Yüz sene önce bu topraklarda iki düşman taraf bütün dünyaya saygı nedir, öğretti. Düşmanın da olsa karşındakinin türküsüne saygıyı öğretti.”

Öğretmenin bundan sonraki sözleri, derin bir üzüntü ve hayıflanma içeriyor: “Ama ben bunca aydır bugünün anısına da olsa size düşman olmamayı öğretememişim. Bana yazıklar olsun! Kusura bakma Yakup Çavuş ve Kemal Paşam! Biz sizin tırnağınız olamayız.”

Tarihimiz, kültürümüz, geleneğimiz, inancımız ve öğretmenlerimiz, bize rotayı gösteriyorlar. Kendimize saygıyı, ancak başkalarına saygı ile tamamlayabiliriz.

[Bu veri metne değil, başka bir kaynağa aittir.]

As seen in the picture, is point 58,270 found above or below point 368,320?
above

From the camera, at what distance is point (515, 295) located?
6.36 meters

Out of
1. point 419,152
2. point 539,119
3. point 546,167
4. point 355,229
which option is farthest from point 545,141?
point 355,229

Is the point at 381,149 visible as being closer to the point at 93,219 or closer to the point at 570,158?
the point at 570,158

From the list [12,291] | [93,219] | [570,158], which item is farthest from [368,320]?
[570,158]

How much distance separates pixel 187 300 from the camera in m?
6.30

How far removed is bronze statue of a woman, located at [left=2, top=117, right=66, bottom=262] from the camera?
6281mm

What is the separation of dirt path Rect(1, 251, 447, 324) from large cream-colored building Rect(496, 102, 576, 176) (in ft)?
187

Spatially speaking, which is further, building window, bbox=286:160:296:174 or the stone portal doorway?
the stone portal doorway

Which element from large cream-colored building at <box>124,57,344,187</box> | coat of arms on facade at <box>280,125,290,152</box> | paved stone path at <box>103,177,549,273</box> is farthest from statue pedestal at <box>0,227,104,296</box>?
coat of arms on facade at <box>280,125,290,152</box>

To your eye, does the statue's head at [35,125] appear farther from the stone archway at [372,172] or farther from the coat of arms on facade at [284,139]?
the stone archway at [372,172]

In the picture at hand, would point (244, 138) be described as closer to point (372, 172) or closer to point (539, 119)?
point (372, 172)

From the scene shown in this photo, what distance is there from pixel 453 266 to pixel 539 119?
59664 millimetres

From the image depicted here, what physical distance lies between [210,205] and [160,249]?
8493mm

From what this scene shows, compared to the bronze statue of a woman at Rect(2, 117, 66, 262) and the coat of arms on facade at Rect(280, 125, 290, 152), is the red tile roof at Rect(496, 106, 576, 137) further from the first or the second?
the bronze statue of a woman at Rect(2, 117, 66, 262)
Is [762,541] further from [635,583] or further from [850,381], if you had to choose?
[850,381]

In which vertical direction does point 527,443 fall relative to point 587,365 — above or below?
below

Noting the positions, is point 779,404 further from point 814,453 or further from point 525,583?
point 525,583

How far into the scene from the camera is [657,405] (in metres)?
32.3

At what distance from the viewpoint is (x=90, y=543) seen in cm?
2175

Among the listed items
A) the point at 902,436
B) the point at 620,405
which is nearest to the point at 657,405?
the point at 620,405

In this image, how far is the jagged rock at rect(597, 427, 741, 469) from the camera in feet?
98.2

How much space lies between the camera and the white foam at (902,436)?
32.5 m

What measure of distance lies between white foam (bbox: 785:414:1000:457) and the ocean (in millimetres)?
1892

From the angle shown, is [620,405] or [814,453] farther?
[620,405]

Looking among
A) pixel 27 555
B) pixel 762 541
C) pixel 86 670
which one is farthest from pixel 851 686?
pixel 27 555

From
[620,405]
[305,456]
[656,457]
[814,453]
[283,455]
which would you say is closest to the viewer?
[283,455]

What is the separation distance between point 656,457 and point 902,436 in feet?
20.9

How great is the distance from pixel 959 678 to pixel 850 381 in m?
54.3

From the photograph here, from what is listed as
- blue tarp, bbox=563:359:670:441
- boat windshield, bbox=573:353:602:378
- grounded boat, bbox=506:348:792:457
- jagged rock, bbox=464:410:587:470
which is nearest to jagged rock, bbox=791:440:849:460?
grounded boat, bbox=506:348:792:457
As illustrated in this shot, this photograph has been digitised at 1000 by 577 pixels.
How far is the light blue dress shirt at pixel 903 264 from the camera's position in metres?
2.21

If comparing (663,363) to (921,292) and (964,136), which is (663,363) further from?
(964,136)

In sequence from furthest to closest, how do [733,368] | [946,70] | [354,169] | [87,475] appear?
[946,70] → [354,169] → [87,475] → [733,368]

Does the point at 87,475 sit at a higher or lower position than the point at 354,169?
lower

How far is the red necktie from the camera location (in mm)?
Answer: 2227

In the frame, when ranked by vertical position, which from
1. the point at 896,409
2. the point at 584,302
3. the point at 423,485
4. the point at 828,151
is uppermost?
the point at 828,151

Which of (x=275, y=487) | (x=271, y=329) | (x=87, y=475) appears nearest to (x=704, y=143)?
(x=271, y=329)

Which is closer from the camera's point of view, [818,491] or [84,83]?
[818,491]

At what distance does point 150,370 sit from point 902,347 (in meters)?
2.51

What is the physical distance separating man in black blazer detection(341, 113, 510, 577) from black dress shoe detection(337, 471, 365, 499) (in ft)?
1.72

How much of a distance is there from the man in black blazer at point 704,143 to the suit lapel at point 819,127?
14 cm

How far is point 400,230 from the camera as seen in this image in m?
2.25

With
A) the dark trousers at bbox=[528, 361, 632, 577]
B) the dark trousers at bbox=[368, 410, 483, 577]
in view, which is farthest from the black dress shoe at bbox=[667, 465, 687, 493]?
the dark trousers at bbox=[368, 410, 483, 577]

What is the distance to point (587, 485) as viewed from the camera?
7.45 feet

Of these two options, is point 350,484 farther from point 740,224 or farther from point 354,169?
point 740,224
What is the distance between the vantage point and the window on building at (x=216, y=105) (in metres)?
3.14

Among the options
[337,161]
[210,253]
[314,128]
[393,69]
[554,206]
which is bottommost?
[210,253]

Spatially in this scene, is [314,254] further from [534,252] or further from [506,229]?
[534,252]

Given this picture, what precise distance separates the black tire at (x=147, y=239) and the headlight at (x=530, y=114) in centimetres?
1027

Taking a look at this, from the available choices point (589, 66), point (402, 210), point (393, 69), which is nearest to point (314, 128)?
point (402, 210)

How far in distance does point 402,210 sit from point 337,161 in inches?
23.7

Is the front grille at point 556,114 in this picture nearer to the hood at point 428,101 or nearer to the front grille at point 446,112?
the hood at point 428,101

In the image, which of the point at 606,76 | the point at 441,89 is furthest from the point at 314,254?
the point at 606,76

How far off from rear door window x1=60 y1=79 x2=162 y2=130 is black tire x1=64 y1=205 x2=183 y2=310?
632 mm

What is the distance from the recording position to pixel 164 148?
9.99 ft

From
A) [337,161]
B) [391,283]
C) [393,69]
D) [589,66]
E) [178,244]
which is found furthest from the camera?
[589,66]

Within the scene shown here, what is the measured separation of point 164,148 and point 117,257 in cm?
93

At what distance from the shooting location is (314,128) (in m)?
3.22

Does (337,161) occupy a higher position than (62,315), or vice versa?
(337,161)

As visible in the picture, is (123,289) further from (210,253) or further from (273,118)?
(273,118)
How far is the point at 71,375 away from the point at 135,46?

Bu başkaları, rakibimiz olsa da… Bu duyguyu ruhumuzda bulup kalbimizde besleyip davranışlarımıza yansıtmakla gerçek insan, gerçek sporcu ve gerçek taraftar olabiliriz.

Imoco zaferi için Fenerbahçe’yi kutlarken Çanakkale’nin kardeşlik ve saygı dersi vererek insanlığın ne olduğunu da öğreten ve bu şekilde bambaşka bir zafere daha imza atan bütün kahramanlarının önünde saygıyla eğiliyorum.